# START OF DATA FOR THE TASK

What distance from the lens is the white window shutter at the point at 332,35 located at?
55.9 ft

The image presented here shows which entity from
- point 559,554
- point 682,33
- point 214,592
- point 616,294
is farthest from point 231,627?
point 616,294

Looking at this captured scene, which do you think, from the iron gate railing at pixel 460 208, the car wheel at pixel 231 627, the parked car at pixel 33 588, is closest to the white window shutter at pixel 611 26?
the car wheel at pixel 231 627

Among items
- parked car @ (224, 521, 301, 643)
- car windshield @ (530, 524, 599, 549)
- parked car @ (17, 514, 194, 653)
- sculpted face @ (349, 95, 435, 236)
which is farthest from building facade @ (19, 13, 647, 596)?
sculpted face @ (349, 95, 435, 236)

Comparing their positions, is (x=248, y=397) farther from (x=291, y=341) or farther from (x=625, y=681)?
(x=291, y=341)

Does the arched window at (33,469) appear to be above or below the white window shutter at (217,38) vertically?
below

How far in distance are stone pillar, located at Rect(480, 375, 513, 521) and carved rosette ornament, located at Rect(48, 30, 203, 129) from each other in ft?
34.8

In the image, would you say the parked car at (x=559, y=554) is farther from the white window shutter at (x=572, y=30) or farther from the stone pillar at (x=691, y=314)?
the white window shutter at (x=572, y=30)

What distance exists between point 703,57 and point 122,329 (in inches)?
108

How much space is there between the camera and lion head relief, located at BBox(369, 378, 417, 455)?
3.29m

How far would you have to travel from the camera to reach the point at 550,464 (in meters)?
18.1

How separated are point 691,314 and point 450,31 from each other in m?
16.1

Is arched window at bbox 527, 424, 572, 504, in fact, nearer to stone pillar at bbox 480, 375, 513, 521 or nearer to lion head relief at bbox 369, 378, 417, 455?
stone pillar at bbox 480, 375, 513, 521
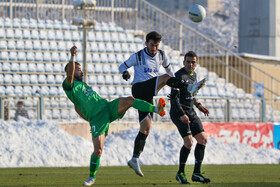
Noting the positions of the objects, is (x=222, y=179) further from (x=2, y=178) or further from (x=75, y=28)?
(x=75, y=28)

# END OF DATA FOR THE TASK
# START OF DATA FOR THE TASK

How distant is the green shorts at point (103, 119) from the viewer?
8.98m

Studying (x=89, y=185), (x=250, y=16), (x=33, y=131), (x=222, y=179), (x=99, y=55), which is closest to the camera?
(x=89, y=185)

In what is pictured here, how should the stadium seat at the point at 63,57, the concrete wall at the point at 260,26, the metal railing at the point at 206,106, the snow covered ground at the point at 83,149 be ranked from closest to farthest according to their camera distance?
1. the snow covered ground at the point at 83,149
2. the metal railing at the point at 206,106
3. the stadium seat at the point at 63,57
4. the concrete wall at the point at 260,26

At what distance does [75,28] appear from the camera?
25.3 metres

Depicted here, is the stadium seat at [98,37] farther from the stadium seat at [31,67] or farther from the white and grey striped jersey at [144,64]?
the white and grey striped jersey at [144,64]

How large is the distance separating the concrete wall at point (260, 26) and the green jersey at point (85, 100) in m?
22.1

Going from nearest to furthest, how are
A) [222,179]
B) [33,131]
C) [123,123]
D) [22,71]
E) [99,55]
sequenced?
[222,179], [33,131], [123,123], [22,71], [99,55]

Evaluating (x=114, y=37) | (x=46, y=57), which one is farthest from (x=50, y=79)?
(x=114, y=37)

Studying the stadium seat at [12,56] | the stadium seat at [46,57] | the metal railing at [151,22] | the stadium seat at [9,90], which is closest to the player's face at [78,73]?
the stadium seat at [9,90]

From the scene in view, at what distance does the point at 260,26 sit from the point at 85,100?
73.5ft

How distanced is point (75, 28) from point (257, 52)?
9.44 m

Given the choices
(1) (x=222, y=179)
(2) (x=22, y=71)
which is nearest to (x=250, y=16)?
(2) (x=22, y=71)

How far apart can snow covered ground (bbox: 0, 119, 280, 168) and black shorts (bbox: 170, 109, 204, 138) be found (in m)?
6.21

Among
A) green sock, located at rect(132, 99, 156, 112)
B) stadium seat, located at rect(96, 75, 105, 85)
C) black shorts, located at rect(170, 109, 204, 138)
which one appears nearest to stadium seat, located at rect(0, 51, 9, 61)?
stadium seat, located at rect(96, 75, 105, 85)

# END OF DATA FOR THE TASK
# START OF DATA FOR THE TASK

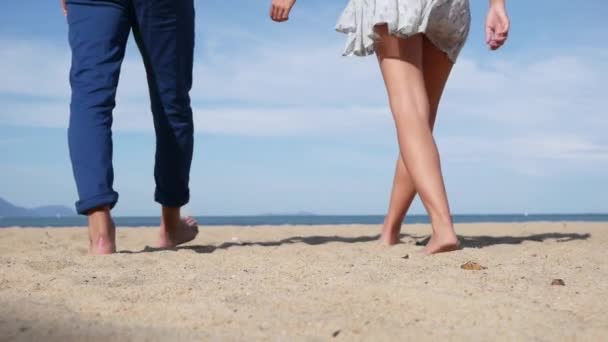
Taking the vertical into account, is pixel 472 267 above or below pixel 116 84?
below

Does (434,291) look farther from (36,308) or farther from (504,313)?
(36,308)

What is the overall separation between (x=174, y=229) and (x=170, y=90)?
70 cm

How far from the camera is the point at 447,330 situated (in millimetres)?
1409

# END OF DATA FOR THE TASK

--- OBJECTIVE ---
Please lay out the material from the line with "In what is pictured" up to and including the line with "25.3 metres" as a Markdown table with the columns "No." and "Text", one row per line and blank lines left out.

--- EXERCISE SOLUTION ---
| No. | Text |
|---|---|
| 1 | In what is pictured here, how should the stadium seat at the point at 63,57, the concrete wall at the point at 260,26, the metal railing at the point at 206,106, the snow covered ground at the point at 83,149 be ranked from closest to farthest according to their camera distance? |
| 2 | 1. the snow covered ground at the point at 83,149 |
| 3 | 2. the metal railing at the point at 206,106 |
| 4 | 3. the stadium seat at the point at 63,57 |
| 5 | 4. the concrete wall at the point at 260,26 |
| 6 | At what distance does [75,28] appear from the camera? |
| 7 | 25.3 metres |